Acute Mesenteric Venous Thrombosis with a Vaginal Contraceptive Ring

Author Affiliation
Wesley Eilbert, MD University of Illinois at Chicago, Department of Emergency Medicine, Chicago, Illinois
Benjamin Hecht, DO University of Illinois at Chicago, Department of Emergency Medicine, Chicago, Illinois
Loren Zuiderveld, MD Advocate Illinois Masonic Medical Center, Chicago, Illinois

Introduction
Case report
Discussion

ABSTRACT

Mesenteric venous thrombosis is a rare cause of abdominal pain, which if left untreated may result in bowel infarction, peritonitis and death. The majority of patients with this illness have a recognizable, predisposing prothrombotic condition. Oral contraceptives have been identified as a predisposing factor for mesenteric venous thrombosis in reproductive-aged women. In the last fifteen years new methods of hormonal birth control have been introduced, including a transdermal patch and an intravaginal ring. In this report, we describe a case of mesenteric venous thrombosis in a young woman caused by a vaginal contraceptive ring.

 

INTRODUCTION

Mesenteric venous thrombosis (MVT) is a well-described cause of intestinal ischemia, accounting for approximately 15% of all mesenteric ischemia cases.1 It is distinctly different from mesenteric arterial occlusion. A rare condition, MVT accounts for only 0.002% to 0.06% of all inpatient admissions and 0.01% of all emergency surgical admissions.2 Given its nonspecific initial symptoms, MVT is not an easy diagnosis to make. Patients often complain of vague abdominal pain and nausea for days to weeks before seeking medical attention.1,3

An etiologic factor causing a prothrombotic state can be found in approximately three-quarters of patients with MVT, with inherited or acquired disorders of coagulation, cancer, intra-abdominal inflammatory conditions, the postoperative state and portal hypertension being the most commonly reported causes.4 MVT can occur at any age, but is more common in the sixth and seventh decades of life.1 Oral contraceptive use accounts for 9% to 18% of the episodes of MVT in young women.4 In this case we describe a patient who developed MVT from the use of a vaginal contraceptive ring (NuvaRing ®).

CASE REPORT

A previously healthy 18-year-old woman presented to our emergency department (ED) with 5 days of worsening intermittent periumbilical, epigastric and right upper quadrant (RUQ) abdominal pain. She had nausea with the pain, though no vomiting or fever. The pain was crampy in nature and not exacerbated by eating. She was sexually active with one partner and had used the NuvaRing as contraception for the previous two years. She smoked approximately 5 cigarettes per day and denied any family history of coagulation disorders. On physical examination she was afebrile, with tenderness in the periumbilical, epigastric and right upper quadrant (RUQ) areas of her abdomen. She had no rigidity, guarding, or other peritoneal signs.

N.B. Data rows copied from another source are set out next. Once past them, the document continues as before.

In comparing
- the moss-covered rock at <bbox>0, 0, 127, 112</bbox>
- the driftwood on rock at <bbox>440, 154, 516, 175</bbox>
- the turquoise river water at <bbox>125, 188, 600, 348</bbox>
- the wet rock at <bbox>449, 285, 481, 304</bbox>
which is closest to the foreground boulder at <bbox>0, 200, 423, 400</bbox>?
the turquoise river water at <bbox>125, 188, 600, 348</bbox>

Laboratory examinations sent from the ED included: a complete blood count, renal profile including electrolytes, liver function tests, serum lipase, urinalysis and a urine pregnancy test. The only abnormality noted was a mildly elevated serum alanine-amino transferase (ALT) level of 46 IU/L. A RUQ ultrasound of the abdomen was ordered to evaluate for cholelithiasis. While no abnormalities of the biliary tract were seen, splenomegaly was noted as an incidental finding. Because of the patient’s ongoing and unexplained pain, a computerized tomographic (CT) scan with intravenous (IV) contrast of the abdomen and pelvis was performed. A large superior mesenteric vein thrombosis was identified with enlargement of the liver and spleen.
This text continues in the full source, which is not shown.